The government is about to sell off huge portions of student debt to corporations at a discount. It’s one more step along the road towards privatising higher education.
Words: Dan Fox
With more than 200,000 degree-educated residents, Bristol boasts a greater percentage of ex-students (46%) than most other cities. There are also around 52,000 current students at the city’s universities. Each new intake’s debt increases. Before 2012, average debt on graduation was under £25,000 per student; now it’s reckoned by the Institute for Fiscal Studies to be a whopping £44,035.
If you’re a graduate, you probably prefer not to think about this. Repayments usually come straight out of your wages and the money goes to HMRC, via the Student Loans Company, to pay for schools, roads, the NHS and so on. The SLC paid your university the tuition fees when you started; it administers the repayments when you leave.
But whether you’re a graduate or not, the deal just changed in favour of corporations, and at our expense. Student loans are in the process of being sold off to banks to be traded as ‘securitised assets’. No longer will your student loan repayments go towards the state institutions most of us value. Now they will go to banks like Credit Suisse, Lloyds and JP Morgan, or whichever corporate investor owns your debt at that time. Put simply, private companies will profit hugely from UK higher education.
How is this happening?
Understanding how exactly this all works is difficult – in fact, boring or confusing the public could well be part of the government’s strategy in how it makes these sorts of unpopular announcements.
But the devil is in the detail. Unlike previous selloffs of student loan debt, which had a fixed value, the latest one is made up of loans that are income-dependent, and no one has any real idea what they’re worth. That factor is hardly likely to improve the package’s sale price.
The debts of students who completed their degrees in 2002-2006 make up the first batch being sold off in an auction of all student debt up to 2012. That first batch’s face value is £4bn, with a total of £12bn predicted to be raised by the exchequer over the next few years – but these are rather meaningless figures.
What matters in a loan is the amount reasonably expected to be repaid. Obviously, as time passes, more repayments come in to HMRC. Although these fluctuate with the economy, unemployment levels, wage levels and so on, they represent a long-term and growing – albeit unpredictable – income for the country.
And that’s why it’s crucial we care: the government intends to sell off a huge chunk of the country’s future income at a price discounted to the point where banks will buy them. Yes, no one quite knows what they’re worth, but what that means for the banks is a huge discount.

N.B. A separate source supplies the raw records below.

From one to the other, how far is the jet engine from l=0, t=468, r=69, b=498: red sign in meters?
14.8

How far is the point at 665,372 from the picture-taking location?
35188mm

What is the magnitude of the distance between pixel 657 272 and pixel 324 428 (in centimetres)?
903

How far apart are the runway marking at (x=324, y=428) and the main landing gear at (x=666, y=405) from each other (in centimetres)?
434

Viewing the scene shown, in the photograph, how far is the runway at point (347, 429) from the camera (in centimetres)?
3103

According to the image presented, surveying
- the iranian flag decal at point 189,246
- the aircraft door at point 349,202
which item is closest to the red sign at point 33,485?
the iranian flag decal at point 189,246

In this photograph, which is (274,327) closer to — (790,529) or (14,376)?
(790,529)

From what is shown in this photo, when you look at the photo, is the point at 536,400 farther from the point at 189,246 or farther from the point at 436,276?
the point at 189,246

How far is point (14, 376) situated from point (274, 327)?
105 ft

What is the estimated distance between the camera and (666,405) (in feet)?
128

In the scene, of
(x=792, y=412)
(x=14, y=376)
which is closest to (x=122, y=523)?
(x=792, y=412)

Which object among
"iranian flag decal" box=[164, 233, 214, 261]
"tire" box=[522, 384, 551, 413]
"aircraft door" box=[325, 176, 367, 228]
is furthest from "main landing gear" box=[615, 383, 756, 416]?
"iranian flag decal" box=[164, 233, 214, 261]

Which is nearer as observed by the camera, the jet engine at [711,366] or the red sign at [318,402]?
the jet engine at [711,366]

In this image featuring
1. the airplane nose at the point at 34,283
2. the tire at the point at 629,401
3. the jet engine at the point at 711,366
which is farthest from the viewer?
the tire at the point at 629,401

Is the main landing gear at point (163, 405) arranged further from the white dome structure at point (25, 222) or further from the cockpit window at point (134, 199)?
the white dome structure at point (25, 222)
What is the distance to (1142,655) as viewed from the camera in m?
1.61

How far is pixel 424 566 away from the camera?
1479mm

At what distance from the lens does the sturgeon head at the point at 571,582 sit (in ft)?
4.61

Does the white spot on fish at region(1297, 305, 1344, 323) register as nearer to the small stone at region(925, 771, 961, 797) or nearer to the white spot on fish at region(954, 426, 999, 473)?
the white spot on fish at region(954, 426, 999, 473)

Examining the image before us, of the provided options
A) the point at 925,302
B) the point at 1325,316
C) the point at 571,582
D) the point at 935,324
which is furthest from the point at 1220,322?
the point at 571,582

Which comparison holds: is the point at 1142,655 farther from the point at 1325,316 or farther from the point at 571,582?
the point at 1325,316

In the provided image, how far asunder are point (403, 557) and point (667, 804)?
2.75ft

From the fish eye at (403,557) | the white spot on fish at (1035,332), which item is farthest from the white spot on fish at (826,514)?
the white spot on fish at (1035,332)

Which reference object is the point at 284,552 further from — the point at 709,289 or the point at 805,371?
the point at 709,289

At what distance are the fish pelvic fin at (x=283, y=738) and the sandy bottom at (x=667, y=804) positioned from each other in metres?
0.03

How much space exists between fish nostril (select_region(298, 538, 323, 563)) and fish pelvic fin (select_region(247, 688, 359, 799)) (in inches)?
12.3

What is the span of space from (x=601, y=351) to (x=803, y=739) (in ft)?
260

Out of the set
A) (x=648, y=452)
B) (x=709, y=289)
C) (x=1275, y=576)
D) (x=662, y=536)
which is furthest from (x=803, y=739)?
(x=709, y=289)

Jo Johnson, minister for universities, science, research and innovation said in the announcement in February: “The government’s policy is to sell assets where it is value for money to do so and where there is no policy reason to continue to own them.” The key phrase is ‘value for money’. In simple terms, ask yourself: what investor would buy anything of uncertain value unless it is very cheap?
The government will say it’s a great deal when the final announcement is made (after deals behind closed doors), but this will just be hogwash. The student loan book will only sell at all if it is hugely discounted. Banks are not stupid. It’s obvious economics.
A bad deal
Financial journalists from the Financial Times to the Economist all state it will represent a bad deal for taxpayers. Bristol Students’ Union is against it, saying it is “a short-termist approach to state finances – swapping long term loan interest payments that should be invested into public services for smaller short-term cash injections.” Nationally 64% of the population, graduate or not, are against it. So why is it going ahead?
There is only one reason to make such a bad deal: because short-term cash is valued over long-term income. As Johnson stated pretty clearly, the Tories are aiming to sell off public assets wherever possible. (And it’s not only the Conservatives: Gordon Brown famously sold off tonnes of the country’s gold reserves at a terrible price. He also enacted the first student debt selloff in 1998, which lost the public purse £240 million – and created the means by which the current process is happening.)
Ideological motivations aside, this scandalous deal highlights an age-old structural problem in British politics: the short election cycle favours discounted asset selloffs over long term investments. It’s bankers who rake in the chips. That needs to be fixed, no matter which party is in power.
But the Tories do seem on a one-way street to privatising education; student debt is merely one aspect. The scrapping of the last maintenance grants last year and the increase of maximum debt amounts for students are all incremental steps along the same path. By using the now familiar strategy of making non-headline-grabbing, rather dull-sounding changes that few fully understand, they are leading us towards the US system of private, for-profit education.
Student Loans in the UK
Students in the UK used to receive grants for their higher education, but this changed to loans in 1990. In 1998, the government introduced a new method of repayment: Income Contingent Repayments (ICRs). This type of loan meant that students paid 9% on all earnings above a threshold (currently £21,000) after leaving university. It is an unusual type of loan because the amount repaid has nothing to do with the amount loaned – instead it is based solely on income. Furthermore, the government has always said that if a graduate doesn’t earn enough to pay off the debt within 30 years, the debt will be written off. It was estimated at first that 60% of graduates would completely pay off their debts, but revised estimates show that only around 25% will actually pay them off. It was always expected that these loans would lose money, so in that way, loans subsidise higher education.